Start of SELECTION

2013 FIBA Women's Asia Cup
- Official logo of the 2013 FIBA Asia Championship for Women

Tournament details
- Host country: Thailand
- Dates: October 27 – November 3
- Teams: 12 (from 44 federations)
- Venue: 1 (in 1 host city)

Final positions
- Champions: Japan (2nd title)

Tournament statistics
- MVP: Ramu Tokashiki
- Top scorer: Tokashiki (17.1)
- Top rebounds: Komarova (9.4)
- Top assists: Lee S.A. (5.0)
- PPG (Team): China (76.7)
- RPG (Team): Uzbekistan (33.0)
- APG (Team): Japan (16.1)

Official website
- 2013 FIBA Asia Championship for Women

= 2013 FIBA Asia Championship for Women =

The 2013 FIBA Asia Championship for Women was the qualifying tournament for FIBA Asia at the 2014 FIBA World Championship for Women in Turkey. The tournament was held in Bangkok, Thailand from October 27 to November 3.

The championship was divided into two levels: Level I and Level II. The two lowest finishers of Level I met the top two finishers of Level II to determine which teams qualify for the top Level of the 2015 Championship. The losers were relegated to Level II.

Japan defeated
South Korea 65–43 in the final to capture their second title.

== Participating teams ==
According to FIBA Asia Rules, the number of participating teams in the FIBA Asia Championship for Women was set at twelve. In order to balance the level of competitions, the Championship shall be played in two levels: Level I and Level II. The number of the teams in Level I is set at six. The six teams of Level I are set with reference to the 2011 FIBA Asia Championship for Women. The six teams of Level II are set with reference to the first six teams registered with respect to the deadlines.

End of SELECTION

CHALLENGE 1: In the article on the 2013 FIBA Asia Championship for Women, what was the score of the final?
The rows that come next have no connection to the article.

Start of DATA SUPPLIED

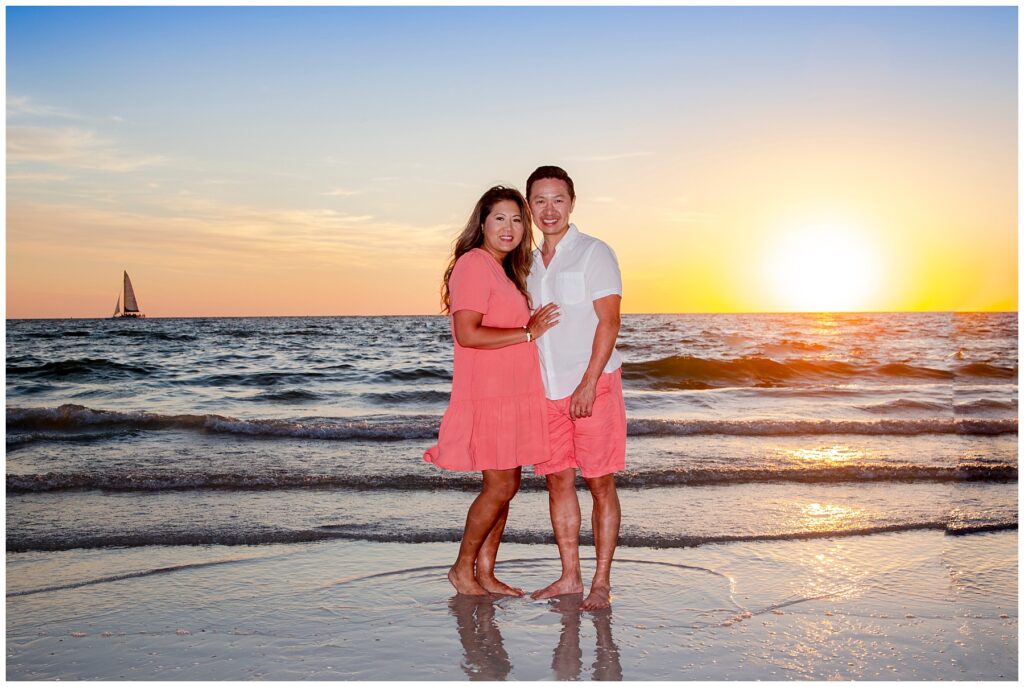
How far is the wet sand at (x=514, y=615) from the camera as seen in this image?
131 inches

End of DATA SUPPLIED
Start of DATA SUPPLIED

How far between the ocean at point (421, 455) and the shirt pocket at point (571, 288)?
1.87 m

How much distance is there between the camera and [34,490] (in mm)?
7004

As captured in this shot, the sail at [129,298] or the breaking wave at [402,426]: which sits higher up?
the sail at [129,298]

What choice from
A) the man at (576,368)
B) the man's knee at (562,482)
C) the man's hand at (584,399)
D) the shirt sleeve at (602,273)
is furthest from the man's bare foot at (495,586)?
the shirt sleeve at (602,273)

End of DATA SUPPLIED

CHALLENGE 2: Count the lines of the rows that contain the string "from", and reply with only that number.

FULL RESPONSE 1: Japan defeated South Korea 65–43.

FULL RESPONSE 2: 3